HB 327
by Rep. Dee
Richard would eliminate 10 percent of all funding to contracts. Treasurer John
Kennedy, as he had in the House, argued to the Senate Finance Committee that
with so many of them out there that surely some weren’t really needed, and gave
examples of some that seemed superfluous. He said some of them had been subject
to line-item vetoes but then had been wangled out of the executive branch.
Commissioner
of Administration Paul Rainwater testified that the total dollar amount of
contracts from state government had been reduced by over a quarter since Gov. Bobby
Jindal took office. He said an arbitrary cut of 10 percent would cause
problems especially for larger contracts. He noted that contractual agreements
with the federal government also constrained cuts of this nature. And, he said
the Administration was sensitive to the issue of end runs. He pointed out that
queries were handled all of the time about them.
A
couple of senators then peppered Kennedy with defenses of some of the contract
titles and amounts he had read out. Kennedy said they weren’t bogus, put
perhaps should not be priorities. Sen. Edwin
Murray said he thought the better approach was to vet by contract by the
Joint Legislative Committee on the Budget, as Kennedy had suggested be done on
a case-by-case basis.
Sen.
Dan Claitor wanted to know if the
review procedures in the bill were anything new. The answer was not really,
that most of it was in law of civil service rules, and the rest was practice.
Sen.
Norby Chabert asked to amend the
bill to exclude the Department of State.
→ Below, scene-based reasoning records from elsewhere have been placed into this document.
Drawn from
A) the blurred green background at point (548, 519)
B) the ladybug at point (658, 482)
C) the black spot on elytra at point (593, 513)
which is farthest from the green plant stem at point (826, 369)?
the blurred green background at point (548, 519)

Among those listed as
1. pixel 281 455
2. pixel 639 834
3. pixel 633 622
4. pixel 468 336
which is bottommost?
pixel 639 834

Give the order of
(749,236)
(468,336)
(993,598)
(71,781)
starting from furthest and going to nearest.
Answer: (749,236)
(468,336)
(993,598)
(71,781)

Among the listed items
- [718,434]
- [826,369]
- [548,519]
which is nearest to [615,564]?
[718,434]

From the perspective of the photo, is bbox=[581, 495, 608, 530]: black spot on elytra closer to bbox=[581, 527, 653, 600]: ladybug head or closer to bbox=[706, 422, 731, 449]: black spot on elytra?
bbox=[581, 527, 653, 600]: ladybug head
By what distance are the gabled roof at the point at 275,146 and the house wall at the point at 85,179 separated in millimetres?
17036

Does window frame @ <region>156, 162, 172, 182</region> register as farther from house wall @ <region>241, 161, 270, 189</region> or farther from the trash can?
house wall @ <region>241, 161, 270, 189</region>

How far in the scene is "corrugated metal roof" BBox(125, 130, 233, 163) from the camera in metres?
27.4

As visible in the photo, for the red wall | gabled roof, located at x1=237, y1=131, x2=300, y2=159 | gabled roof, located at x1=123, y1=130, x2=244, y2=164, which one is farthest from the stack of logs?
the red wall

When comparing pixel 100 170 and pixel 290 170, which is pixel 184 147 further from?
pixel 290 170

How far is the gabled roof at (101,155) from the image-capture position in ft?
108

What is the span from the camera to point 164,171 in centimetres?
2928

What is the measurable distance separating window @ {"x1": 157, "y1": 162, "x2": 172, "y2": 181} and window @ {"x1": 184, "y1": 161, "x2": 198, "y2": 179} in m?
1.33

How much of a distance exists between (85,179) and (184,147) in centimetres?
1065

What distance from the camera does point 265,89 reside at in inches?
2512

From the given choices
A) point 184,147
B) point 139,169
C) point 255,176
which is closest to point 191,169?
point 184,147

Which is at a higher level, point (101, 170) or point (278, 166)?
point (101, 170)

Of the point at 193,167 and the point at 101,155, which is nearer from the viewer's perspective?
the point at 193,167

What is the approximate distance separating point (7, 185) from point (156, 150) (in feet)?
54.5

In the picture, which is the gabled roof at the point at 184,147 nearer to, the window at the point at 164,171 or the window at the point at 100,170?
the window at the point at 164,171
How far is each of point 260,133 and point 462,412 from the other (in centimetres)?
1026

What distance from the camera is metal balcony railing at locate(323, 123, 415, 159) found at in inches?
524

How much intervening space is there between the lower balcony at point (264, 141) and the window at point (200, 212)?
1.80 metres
Without objection, the amendment was
approved.
Kennedy
closed by reading letters that asserted contracting was more expensive often
than doing it by government. Richard said it would not apply to local
governments.
Sen.
Greg Tarver motioned to defer, and
without objection it was.
DID
YOU KNOW?
HB 328
by Richard would reduce state employees by 5,000 over three years. Kennedy said
this could be done by attrition, and said this was possible because managerial span
of control was too small. He said there had been just a one percent reduction
over six years in total (not full-time equivalent) positions, and that
compensation costs actually had gone up $650 million more, because of benefits,
overtime and other forms of additional forms of compensation, and adding new
employees. Again, too many managers and not enough employees he saw as the
culprit.
Rainwater
said in fact the full-time equivalent positions over the past three years had
been twice the total size of the total positions over the six year period. He
said the more “strategic” approach of the administration was working.
Chairman
Jack Donahue said previous legislation
had made as a goal the reduction of positions by 5 percent, and to his mind it
seemed departments were carrying it out.
Tarver
then moved to defer. With no objection, it was deferred.
DID
YOU KNOW?
HB
1092 by Rep. Jim
Fannin would make the reception of an income tax refund, rather than only by
debit card, could occur by other means. He said he wished an amendment could be
added, which creates a sunset provision for three years to compare methods.
This way, he could see whether the superior cost savings from the card was worth
it, compared to other methods. It was offered and added without objection.
With
that, the bill was moved as amended without objection.
QUOTE
OF THE DAY
We’re
talking about warm bodies – although I’m in the business of cold bodies ….
Tarver,
whose family is in the mortuary business.